**What to do**. Write out exactly the lines from the one containing "メンズサロン ヘアー マックス(Men's salon HAIR MAX)の写真" to the end of the material, both ends included, and nothing else. Leave pictures out.

**Data**.
***
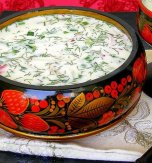 Traditional soup okroshka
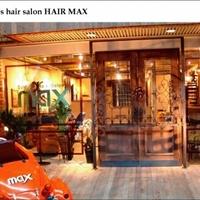 メンズサロン ヘアー マックス(Men's salon HAIR MAX)の写真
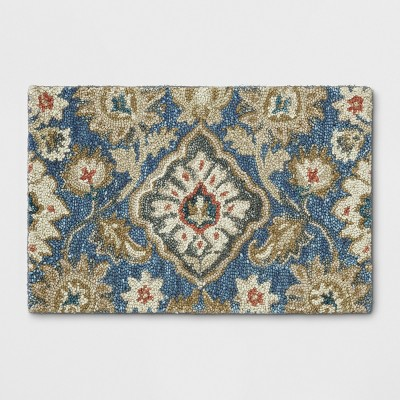 Jacobean Floral Tufted Rug - Threshold™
***
**Exercise solution**.
 メンズサロン ヘアー マックス(Men's salon HAIR MAX)の写真
 Jacobean Floral Tufted Rug - Threshold™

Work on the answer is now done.